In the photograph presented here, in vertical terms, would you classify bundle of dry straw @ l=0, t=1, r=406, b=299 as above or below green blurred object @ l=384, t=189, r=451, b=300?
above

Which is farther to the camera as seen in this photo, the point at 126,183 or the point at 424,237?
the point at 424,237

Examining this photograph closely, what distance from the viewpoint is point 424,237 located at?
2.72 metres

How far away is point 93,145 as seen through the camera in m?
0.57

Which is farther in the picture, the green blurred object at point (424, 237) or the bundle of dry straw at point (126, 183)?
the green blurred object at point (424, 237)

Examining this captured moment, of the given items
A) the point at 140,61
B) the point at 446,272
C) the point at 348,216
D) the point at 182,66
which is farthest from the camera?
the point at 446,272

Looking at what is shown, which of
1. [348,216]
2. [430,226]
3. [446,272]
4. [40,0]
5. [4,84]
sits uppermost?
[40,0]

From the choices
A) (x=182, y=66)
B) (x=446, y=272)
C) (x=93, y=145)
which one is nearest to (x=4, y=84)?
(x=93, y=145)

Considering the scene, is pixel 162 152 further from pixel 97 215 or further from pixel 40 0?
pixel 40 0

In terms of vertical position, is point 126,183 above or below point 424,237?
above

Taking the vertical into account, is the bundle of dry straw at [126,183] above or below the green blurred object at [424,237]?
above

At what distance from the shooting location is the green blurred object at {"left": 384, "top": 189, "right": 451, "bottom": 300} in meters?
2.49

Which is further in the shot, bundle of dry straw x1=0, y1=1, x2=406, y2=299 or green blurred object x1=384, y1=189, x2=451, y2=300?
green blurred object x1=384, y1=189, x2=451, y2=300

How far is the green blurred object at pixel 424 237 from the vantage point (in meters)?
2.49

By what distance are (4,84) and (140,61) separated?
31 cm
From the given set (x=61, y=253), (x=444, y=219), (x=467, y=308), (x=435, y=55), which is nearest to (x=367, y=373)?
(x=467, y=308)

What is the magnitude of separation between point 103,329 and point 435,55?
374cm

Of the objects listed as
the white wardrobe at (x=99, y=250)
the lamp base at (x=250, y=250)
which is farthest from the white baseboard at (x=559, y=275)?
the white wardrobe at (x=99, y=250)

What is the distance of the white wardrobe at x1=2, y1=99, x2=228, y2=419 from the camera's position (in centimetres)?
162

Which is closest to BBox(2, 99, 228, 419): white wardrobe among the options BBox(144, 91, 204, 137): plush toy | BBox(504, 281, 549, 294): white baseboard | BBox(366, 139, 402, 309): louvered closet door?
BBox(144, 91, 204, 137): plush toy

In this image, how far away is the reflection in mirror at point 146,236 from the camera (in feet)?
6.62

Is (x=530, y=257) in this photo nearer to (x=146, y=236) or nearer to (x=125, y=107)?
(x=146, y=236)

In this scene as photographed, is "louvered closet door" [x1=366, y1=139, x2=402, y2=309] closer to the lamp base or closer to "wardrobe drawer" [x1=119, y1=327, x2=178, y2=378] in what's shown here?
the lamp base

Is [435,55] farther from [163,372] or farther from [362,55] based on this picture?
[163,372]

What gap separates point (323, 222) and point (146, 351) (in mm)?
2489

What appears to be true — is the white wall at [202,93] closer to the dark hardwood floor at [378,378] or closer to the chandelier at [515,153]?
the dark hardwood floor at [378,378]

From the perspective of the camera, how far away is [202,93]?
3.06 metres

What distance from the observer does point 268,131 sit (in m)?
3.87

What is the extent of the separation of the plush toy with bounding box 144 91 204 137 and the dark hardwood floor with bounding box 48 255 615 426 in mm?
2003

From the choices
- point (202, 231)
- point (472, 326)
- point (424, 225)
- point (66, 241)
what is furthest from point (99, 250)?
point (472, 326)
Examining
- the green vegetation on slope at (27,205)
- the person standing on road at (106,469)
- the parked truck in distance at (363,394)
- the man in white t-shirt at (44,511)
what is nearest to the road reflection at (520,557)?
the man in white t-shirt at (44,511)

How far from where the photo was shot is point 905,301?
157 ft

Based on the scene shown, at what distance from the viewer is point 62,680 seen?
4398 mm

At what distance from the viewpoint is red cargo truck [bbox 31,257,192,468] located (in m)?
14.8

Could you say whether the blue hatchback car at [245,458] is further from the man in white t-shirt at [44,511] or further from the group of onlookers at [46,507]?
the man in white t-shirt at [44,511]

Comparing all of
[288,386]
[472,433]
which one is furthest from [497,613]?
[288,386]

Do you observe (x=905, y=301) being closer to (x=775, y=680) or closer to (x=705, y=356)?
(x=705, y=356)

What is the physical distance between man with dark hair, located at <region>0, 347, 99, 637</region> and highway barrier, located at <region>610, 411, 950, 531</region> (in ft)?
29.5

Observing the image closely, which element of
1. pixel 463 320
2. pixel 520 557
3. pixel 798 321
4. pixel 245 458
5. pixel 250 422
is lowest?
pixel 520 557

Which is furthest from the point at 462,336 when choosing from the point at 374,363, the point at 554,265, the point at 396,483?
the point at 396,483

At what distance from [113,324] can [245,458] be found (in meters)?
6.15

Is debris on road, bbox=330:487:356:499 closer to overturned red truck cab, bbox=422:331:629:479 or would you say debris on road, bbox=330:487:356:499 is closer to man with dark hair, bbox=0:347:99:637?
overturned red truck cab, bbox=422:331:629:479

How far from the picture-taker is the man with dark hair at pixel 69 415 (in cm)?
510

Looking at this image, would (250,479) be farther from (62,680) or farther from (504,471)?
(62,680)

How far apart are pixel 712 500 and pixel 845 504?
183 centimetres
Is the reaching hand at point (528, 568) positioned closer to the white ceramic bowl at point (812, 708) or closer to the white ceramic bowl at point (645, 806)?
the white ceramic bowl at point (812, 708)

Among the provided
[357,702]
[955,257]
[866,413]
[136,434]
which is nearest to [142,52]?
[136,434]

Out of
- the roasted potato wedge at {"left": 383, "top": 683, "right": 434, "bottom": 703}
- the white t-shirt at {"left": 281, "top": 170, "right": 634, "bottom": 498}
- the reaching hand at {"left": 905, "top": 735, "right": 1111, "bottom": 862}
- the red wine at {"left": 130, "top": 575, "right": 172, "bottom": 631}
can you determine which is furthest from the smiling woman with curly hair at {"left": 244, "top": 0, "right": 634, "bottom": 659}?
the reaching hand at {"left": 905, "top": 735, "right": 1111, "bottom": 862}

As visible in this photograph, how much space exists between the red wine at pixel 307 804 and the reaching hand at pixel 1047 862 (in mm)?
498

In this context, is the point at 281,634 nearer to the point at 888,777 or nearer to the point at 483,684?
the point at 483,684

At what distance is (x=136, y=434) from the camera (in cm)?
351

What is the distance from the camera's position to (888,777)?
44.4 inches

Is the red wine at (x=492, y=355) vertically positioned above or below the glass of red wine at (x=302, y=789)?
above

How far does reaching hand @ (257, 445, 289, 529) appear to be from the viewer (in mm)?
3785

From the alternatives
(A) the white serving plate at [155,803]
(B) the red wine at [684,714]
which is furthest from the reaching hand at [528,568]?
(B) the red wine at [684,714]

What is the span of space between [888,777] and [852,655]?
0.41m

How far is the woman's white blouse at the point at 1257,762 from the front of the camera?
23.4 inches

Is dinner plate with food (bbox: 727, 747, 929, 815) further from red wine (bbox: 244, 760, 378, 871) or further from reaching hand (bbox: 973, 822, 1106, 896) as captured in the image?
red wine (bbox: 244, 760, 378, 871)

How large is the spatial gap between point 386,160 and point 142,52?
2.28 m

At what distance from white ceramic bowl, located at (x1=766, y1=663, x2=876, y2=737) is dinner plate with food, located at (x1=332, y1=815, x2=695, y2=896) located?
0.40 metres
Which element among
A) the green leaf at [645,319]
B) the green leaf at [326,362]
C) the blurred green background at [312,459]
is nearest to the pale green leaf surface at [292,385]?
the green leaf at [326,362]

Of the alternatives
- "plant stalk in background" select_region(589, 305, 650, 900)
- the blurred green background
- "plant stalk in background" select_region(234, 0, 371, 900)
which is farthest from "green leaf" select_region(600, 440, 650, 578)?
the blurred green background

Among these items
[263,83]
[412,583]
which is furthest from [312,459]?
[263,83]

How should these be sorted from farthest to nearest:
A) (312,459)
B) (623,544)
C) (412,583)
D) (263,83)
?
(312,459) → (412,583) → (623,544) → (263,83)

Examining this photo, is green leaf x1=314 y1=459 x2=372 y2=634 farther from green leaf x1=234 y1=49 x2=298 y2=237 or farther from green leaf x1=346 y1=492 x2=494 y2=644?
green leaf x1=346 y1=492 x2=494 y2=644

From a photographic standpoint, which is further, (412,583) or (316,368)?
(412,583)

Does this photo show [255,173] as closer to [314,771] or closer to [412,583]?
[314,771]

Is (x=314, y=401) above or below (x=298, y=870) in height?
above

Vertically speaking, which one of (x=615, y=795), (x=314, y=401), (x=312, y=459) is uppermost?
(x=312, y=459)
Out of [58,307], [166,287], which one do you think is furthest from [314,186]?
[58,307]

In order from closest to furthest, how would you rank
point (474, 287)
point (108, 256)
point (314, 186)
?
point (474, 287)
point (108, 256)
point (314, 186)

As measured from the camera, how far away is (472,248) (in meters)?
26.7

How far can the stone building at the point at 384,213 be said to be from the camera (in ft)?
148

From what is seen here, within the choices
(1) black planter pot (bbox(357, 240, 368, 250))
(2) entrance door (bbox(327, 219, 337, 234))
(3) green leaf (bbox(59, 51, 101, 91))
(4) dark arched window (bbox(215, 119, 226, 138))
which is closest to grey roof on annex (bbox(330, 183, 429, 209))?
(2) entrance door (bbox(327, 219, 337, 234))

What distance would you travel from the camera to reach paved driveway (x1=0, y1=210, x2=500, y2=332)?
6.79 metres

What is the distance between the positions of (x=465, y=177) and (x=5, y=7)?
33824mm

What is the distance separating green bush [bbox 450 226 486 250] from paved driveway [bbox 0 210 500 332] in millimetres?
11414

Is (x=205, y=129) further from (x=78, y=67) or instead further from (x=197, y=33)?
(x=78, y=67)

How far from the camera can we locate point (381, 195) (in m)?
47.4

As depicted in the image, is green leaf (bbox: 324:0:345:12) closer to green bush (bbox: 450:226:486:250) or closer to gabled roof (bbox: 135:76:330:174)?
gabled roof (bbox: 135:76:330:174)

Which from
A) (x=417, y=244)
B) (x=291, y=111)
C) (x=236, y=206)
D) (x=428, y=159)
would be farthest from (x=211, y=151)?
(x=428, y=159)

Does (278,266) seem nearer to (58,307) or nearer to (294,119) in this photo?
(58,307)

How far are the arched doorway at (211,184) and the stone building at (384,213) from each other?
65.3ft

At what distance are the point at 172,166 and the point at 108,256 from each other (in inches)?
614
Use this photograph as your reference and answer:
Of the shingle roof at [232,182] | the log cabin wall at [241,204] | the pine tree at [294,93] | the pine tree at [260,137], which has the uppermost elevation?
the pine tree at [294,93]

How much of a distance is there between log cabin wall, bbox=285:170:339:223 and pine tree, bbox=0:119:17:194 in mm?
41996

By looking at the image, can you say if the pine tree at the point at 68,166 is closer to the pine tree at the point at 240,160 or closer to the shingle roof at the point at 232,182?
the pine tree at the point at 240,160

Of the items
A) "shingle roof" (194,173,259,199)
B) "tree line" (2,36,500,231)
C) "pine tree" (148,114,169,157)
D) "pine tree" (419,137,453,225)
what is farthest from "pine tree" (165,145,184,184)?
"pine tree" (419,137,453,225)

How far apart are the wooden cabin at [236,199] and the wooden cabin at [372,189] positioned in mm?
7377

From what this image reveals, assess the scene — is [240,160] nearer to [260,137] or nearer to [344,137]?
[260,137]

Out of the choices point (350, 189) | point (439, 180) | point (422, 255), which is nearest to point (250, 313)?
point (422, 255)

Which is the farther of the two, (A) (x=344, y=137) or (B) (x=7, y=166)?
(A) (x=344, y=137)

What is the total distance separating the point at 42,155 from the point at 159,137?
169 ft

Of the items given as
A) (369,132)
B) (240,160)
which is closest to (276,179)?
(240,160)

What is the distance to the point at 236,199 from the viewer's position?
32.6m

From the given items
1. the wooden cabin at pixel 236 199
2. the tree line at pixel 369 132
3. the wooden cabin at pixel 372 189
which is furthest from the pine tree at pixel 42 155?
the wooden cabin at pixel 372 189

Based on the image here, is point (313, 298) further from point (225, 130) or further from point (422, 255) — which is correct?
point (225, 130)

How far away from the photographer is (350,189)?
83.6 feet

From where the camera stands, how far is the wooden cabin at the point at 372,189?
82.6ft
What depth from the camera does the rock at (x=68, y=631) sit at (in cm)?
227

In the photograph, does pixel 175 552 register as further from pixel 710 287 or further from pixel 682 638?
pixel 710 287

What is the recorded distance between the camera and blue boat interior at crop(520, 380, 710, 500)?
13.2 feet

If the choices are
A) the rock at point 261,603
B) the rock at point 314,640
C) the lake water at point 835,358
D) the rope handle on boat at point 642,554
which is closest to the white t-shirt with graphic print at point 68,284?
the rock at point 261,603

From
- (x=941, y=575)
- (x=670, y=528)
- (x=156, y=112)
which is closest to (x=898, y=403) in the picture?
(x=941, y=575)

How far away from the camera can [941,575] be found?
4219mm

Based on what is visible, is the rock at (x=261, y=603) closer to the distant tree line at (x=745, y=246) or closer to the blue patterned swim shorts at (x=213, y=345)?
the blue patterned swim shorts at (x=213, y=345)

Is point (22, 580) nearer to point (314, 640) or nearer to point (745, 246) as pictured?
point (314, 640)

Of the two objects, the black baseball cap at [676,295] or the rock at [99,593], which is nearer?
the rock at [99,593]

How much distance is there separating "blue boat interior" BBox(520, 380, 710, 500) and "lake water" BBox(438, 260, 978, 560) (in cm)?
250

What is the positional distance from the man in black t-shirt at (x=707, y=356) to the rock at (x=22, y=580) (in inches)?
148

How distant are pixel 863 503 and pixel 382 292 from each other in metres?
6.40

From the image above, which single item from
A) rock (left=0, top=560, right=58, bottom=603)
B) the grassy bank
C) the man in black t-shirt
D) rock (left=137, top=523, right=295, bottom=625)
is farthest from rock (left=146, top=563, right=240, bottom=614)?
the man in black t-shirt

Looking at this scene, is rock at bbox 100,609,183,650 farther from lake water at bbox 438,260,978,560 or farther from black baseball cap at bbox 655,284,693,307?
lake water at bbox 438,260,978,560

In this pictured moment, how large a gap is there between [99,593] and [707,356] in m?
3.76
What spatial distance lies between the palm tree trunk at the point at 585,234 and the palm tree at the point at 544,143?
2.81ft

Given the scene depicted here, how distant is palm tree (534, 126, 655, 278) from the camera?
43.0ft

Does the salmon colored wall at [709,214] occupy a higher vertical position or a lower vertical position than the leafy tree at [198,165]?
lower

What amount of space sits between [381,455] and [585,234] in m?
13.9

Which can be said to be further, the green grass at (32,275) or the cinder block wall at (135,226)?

■ ■ ■ ■

CHALLENGE: In the listing above, find the line containing "How much distance" and please quote exactly that line through the last one, and no other lines.

WORKED ANSWER:
How much distance is there separating "blue boat interior" BBox(520, 380, 710, 500) and "lake water" BBox(438, 260, 978, 560) (in cm)?
250

What is the positional distance from the man in black t-shirt at (x=707, y=356) to the rock at (x=22, y=580) (in inches)?
148

How distant are pixel 863 503 and pixel 382 292 from each other in metres?
6.40

From the image above, which single item from
A) rock (left=0, top=560, right=58, bottom=603)
B) the grassy bank
C) the man in black t-shirt
D) rock (left=137, top=523, right=295, bottom=625)
is farthest from rock (left=146, top=563, right=240, bottom=614)?
the man in black t-shirt

Looking at this scene, is rock at bbox 100,609,183,650 farther from lake water at bbox 438,260,978,560 or farther from black baseball cap at bbox 655,284,693,307?
lake water at bbox 438,260,978,560

In this pictured moment, how large a gap is there between [99,593] and [707,356] in m?
3.76
What spatial distance lies between the palm tree trunk at the point at 585,234 and the palm tree at the point at 544,143?
2.81ft

Given the scene depicted here, how distant is palm tree (534, 126, 655, 278) from the camera?
43.0ft

Does the salmon colored wall at [709,214] occupy a higher vertical position or a lower vertical position than the leafy tree at [198,165]?
lower

What amount of space sits between [381,455] and [585,234] in m?
13.9

Which can be said to be further, the green grass at (32,275) or the cinder block wall at (135,226)?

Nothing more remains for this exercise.